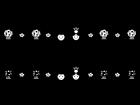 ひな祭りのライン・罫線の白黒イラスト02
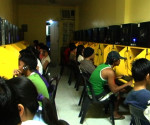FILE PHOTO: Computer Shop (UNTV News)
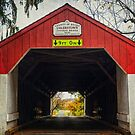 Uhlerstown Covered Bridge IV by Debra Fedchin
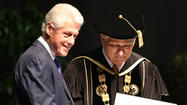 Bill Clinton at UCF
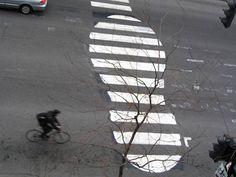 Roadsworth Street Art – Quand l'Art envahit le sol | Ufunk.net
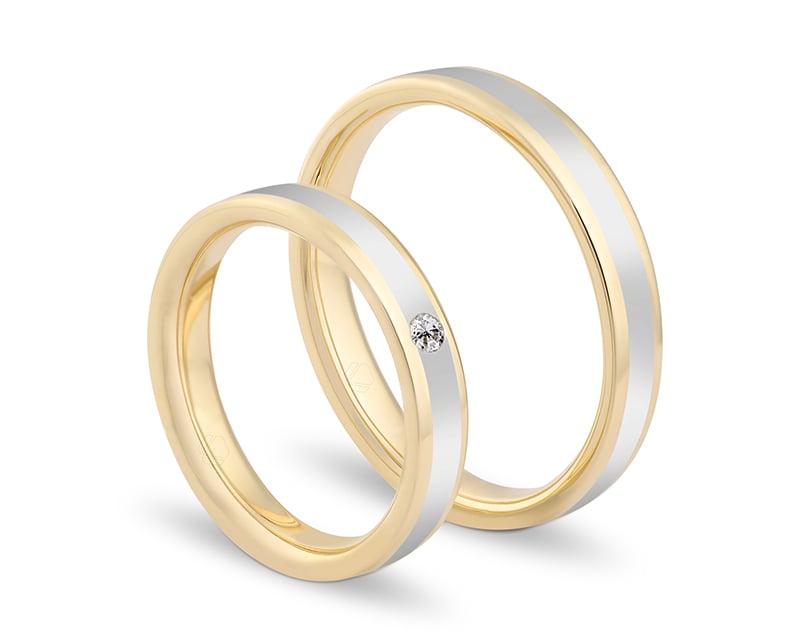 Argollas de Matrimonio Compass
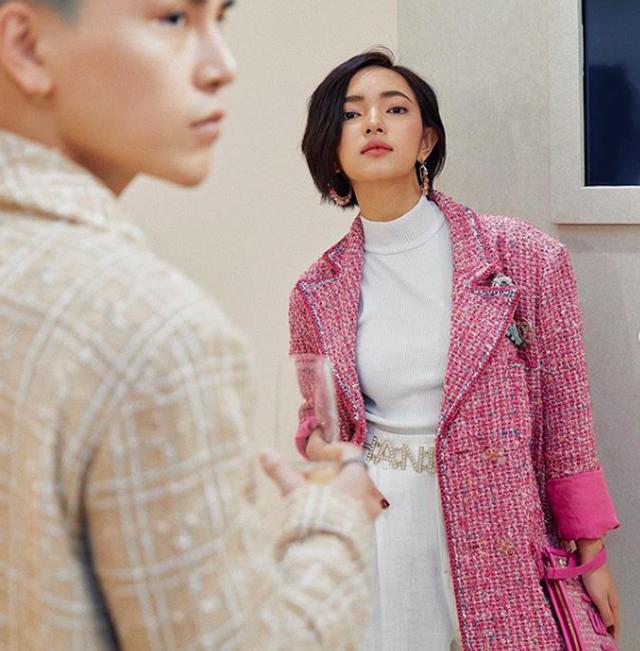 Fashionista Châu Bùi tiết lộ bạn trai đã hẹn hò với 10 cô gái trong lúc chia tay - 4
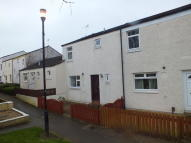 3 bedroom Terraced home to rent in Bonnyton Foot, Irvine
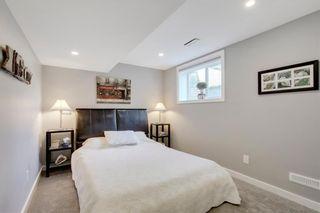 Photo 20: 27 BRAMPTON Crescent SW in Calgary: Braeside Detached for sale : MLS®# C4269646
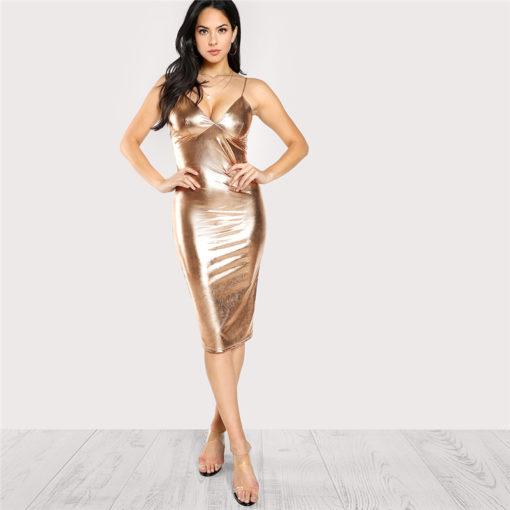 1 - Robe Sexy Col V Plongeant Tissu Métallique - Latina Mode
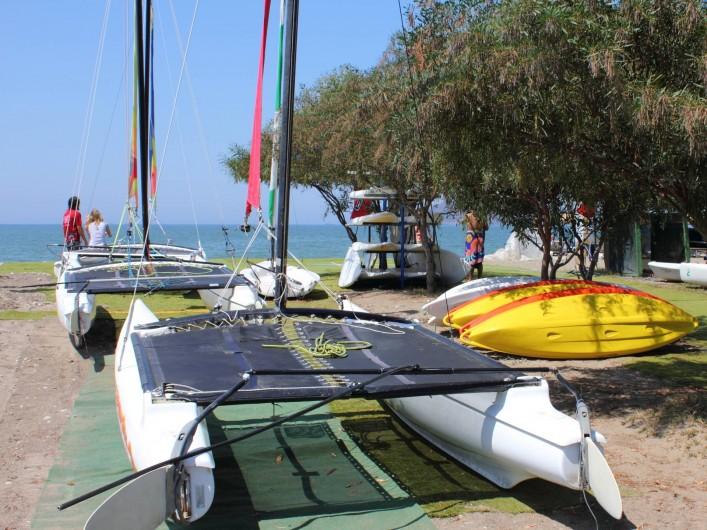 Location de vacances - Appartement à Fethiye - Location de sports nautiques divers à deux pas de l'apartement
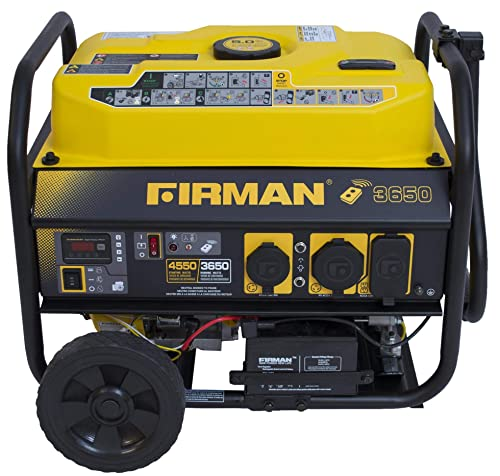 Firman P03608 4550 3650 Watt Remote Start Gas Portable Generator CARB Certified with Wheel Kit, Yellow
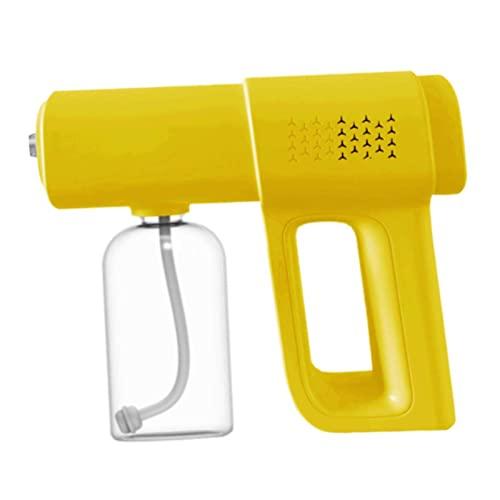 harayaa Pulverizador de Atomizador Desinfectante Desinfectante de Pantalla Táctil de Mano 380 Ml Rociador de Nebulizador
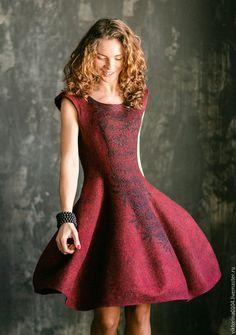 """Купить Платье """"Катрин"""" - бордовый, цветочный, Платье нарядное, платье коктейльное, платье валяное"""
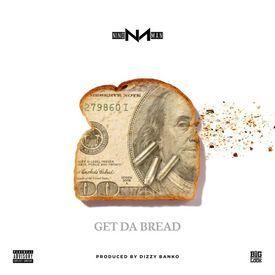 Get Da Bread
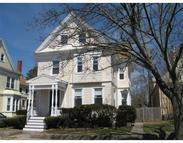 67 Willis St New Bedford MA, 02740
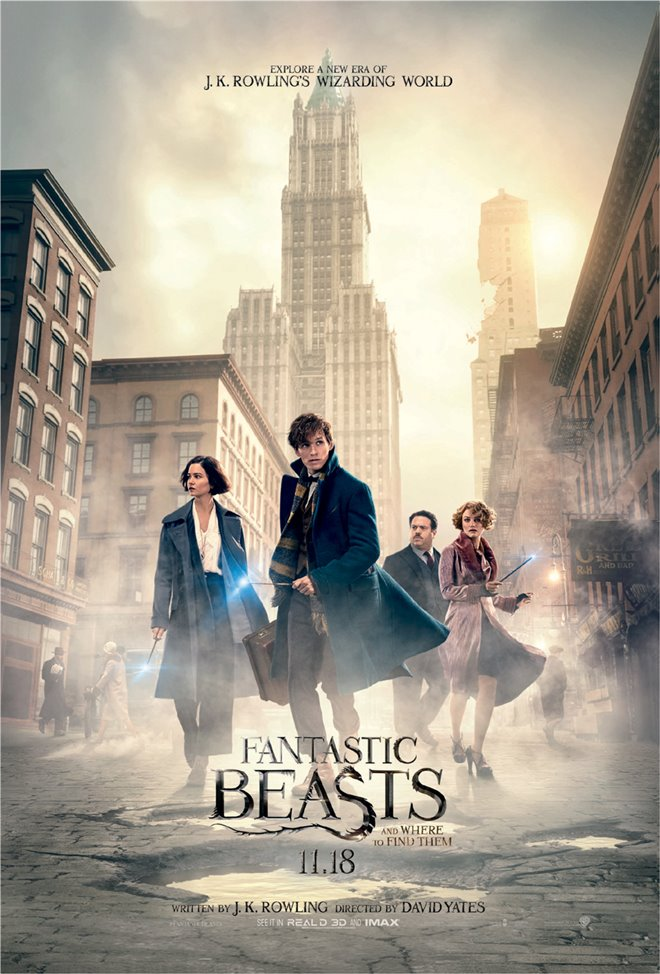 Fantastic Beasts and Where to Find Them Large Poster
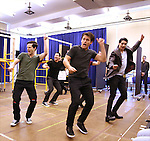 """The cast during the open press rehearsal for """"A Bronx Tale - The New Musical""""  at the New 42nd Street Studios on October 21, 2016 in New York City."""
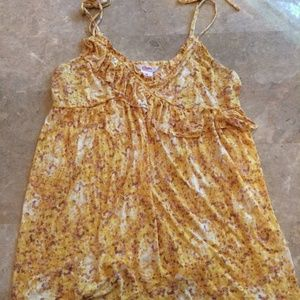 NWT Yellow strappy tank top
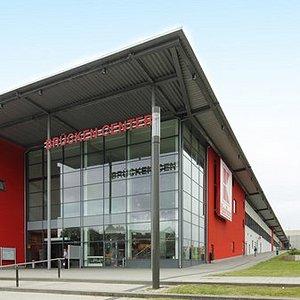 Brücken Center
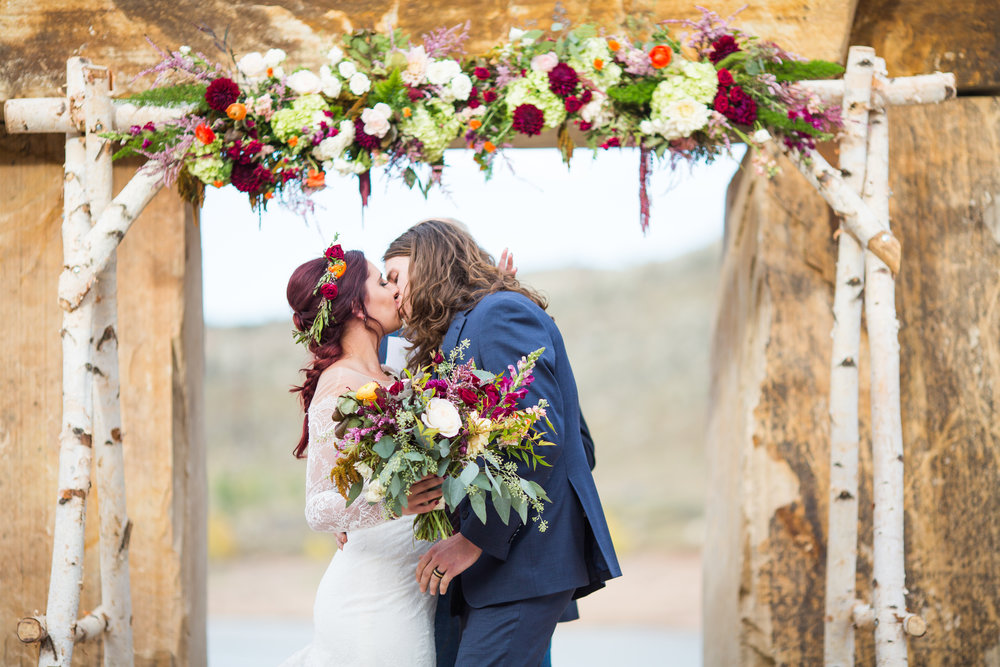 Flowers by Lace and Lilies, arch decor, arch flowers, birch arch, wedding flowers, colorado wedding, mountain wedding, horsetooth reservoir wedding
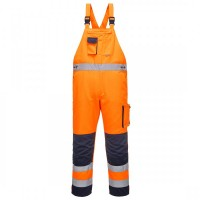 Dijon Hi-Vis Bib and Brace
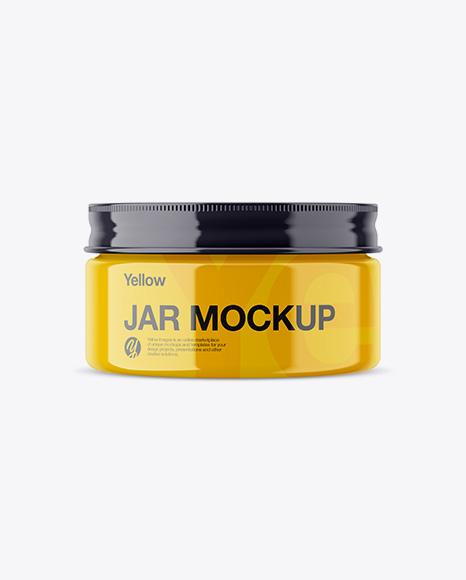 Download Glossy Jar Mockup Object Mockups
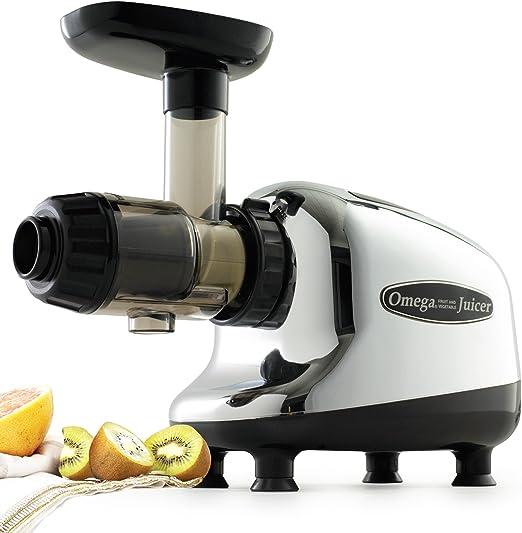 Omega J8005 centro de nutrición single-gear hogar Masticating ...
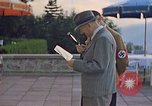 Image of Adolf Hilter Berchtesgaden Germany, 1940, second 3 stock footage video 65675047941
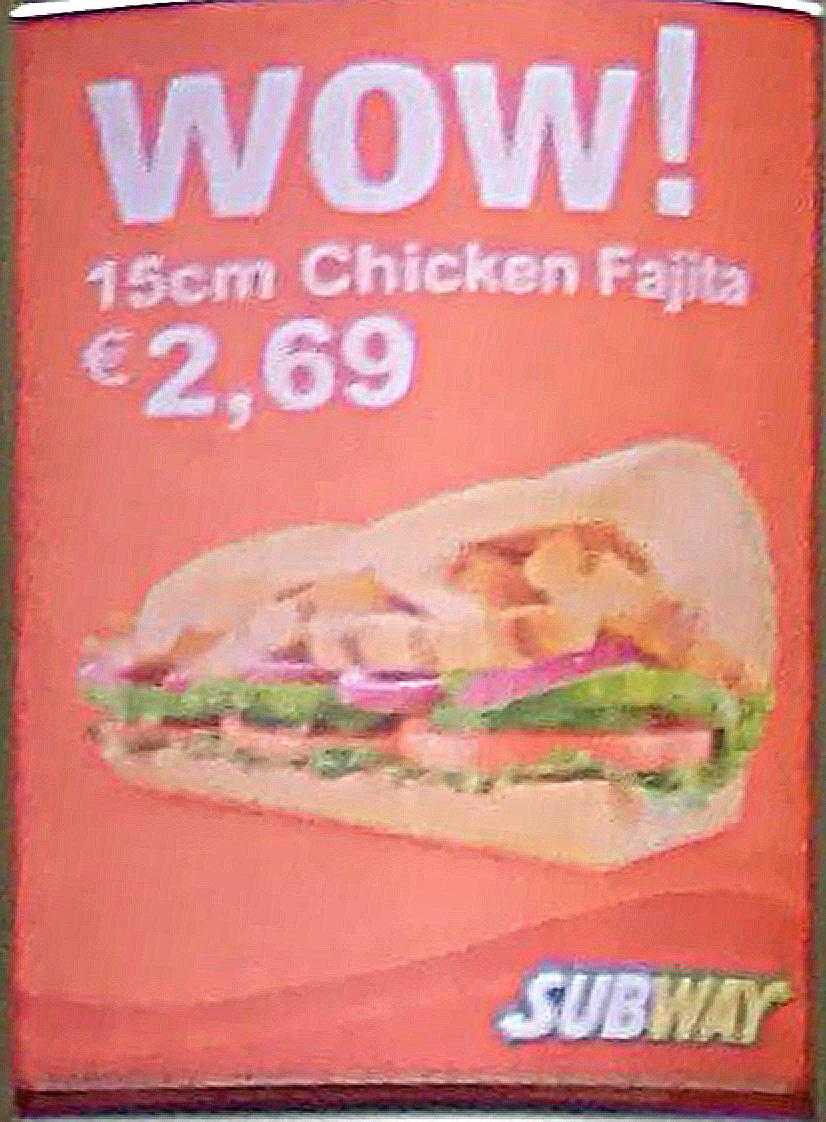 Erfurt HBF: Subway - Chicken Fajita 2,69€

What to work on>
Write the listing out in full, exactly; no images.

Answer space>
 ひな祭りのライン・罫線の白黒イラスト02
FILE PHOTO: Computer Shop (UNTV News)
 Uhlerstown Covered Bridge IV by Debra Fedchin
 Bill Clinton at UCF
 Roadsworth Street Art – Quand l'Art envahit le sol | Ufunk.net
 Argollas de Matrimonio Compass
 Fashionista Châu Bùi tiết lộ bạn trai đã hẹn hò với 10 cô gái trong lúc chia tay - 4
 3 bedroom Terraced home to rent in Bonnyton Foot, Irvine
 Photo 20: 27 BRAMPTON Crescent SW in Calgary: Braeside Detached for sale : MLS®# C4269646
 1 - Robe Sexy Col V Plongeant Tissu Métallique - Latina Mode
 Location de vacances - Appartement à Fethiye - Location de sports nautiques divers à deux pas de l'apartement
 Firman P03608 4550 3650 Watt Remote Start Gas Portable Generator CARB Certified with Wheel Kit, Yellow
 harayaa Pulverizador de Atomizador Desinfectante Desinfectante de Pantalla Táctil de Mano 380 Ml Rociador de Nebulizador
 """Купить Платье """"Катрин"""" - бордовый, цветочный, Платье нарядное, платье коктейльное, платье валяное"""
 Get Da Bread
 67 Willis St New Bedford MA, 02740
 Fantastic Beasts and Where to Find Them Large Poster
 """The cast during the open press rehearsal for """"A Bronx Tale - The New Musical""""  at the New 42nd Street Studios on October 21, 2016 in New York City."""
 NWT Yellow strappy tank top
 Brücken Center
 Flowers by Lace and Lilies, arch decor, arch flowers, birch arch, wedding flowers, colorado wedding, mountain wedding, horsetooth reservoir wedding
 Dijon Hi-Vis Bib and Brace
 Download Glossy Jar Mockup Object Mockups
 Omega J8005 centro de nutrición single-gear hogar Masticating ...
 Image of Adolf Hilter Berchtesgaden Germany, 1940, second 3 stock footage video 65675047941
 Erfurt HBF: Subway - Chicken Fajita 2,69€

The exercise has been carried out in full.